_EXERCISE INSTRUCTIONS_
1. Rewrite the part of the Supreme Court judgment that opens with the words "One Govinda Bala" and closes with "purchased the land.", putting "predecessor in title" in place of "predecessor-in-interest".
2. In the Supreme Court judgment, on what date did the Additional Tahsildar issue the order that followed the fresh inquiry?

_DOCUMENT EXTRACT_
====================
PUBLISHED IN http://judis.nic.in/supremecourt/imgst.aspx?filename=40605
REPORTABLE
IN THE SUPREME COURT OF INDIA
CIVIL APPELLATE JURISDICTION
CIVIL APPEAL NO. 1675 OF 2004
GOVINDA BALA PATIL (D) BY LRS. APPELLANTS
VERSUS
GANPATI RAMCHANDRA NAIKWADE (D) BY LRS. RESPONDENTS
JUDGMENT
CHANDRAMAULI KR. PRASAD,J.
This appeal arises out of a proceeding under Section 32G of the Bombay
Tenancy and Agricultural Lands Act, 1948.
One Govinda Bala Patil, since
deceased, the predecessor-in-interest of the appellants, hereinafter
referred to as “the landlord”, owned land being R.S. No. 51 admeasuring 35
gunthas at Village Pandewadi within Taluka Radhanagari in the District of
Kolhapur.
A proceeding under Section 32G of the Bombay Tenancy and
Agricultural Lands Act, 1948, hereinafter referred to as “the Act”, was initiated by one Rama Dattu Naikwade, predecessor-in-interest of the respondents, for determination of price of the land on the plea that he shall be deemed to have purchased the land.
The Additional Tahsildar &
ALT, Radhanagari, at the first instance, held that the land in question was leased out for growing sugarcane and, accordingly, dropped the proceeding.
However, in appeal, the said order was set aside and the matter ultimately
remitted back to him to hold fresh inquiry.
Accordingly, the Additional
Tahsildar held fresh inquiry and again by its order dated 10th of December,
1981 reiterated its earlier finding and held that the land was leased out
for growing sugarcane and the proceeding was dropped.
====================
_GIVEN RECORDS_
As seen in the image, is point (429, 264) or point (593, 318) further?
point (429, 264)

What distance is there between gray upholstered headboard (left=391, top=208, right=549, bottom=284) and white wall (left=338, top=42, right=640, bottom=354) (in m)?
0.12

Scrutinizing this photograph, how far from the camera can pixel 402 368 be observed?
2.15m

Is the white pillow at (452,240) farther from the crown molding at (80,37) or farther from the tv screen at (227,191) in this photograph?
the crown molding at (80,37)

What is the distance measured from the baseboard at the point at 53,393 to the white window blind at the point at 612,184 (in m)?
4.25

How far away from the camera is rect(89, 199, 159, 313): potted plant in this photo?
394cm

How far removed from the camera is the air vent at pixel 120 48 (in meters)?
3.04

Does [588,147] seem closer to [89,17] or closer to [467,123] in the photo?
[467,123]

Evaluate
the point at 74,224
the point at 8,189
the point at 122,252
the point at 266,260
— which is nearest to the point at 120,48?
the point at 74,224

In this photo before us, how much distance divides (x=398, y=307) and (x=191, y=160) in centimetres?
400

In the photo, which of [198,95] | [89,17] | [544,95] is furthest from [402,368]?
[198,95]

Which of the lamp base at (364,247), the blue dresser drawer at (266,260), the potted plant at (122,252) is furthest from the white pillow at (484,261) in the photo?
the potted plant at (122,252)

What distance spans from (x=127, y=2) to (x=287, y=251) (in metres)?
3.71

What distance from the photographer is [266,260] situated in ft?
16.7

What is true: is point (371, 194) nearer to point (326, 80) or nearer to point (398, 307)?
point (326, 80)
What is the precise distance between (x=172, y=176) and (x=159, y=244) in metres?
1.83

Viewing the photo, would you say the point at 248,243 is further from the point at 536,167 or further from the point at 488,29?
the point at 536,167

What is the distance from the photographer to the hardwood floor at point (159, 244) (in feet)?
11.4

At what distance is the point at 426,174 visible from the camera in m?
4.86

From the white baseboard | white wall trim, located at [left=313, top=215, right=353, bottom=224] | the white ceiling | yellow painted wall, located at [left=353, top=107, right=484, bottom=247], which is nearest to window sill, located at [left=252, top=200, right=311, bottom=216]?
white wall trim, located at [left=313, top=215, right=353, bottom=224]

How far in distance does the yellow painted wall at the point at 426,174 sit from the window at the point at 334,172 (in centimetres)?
====================
_RESULTS IN ORDER_
1.
One Govinda Bala Patil, since
deceased, the predecessor in title of the appellants, hereinafter
referred to as “the landlord”, owned land being R.S. No. 51 admeasuring 35
gunthas at Village Pandewadi within Taluka Radhanagari in the District of
Kolhapur.
A proceeding under Section 32G of the Bombay Tenancy and
Agricultural Lands Act, 1948, hereinafter referred to as “the Act”, was initiated by one Rama Dattu Naikwade, predecessor in title of the respondents, for determination of price of the land on the plea that he shall be deemed to have purchased the land.

2. 10th of December, 1981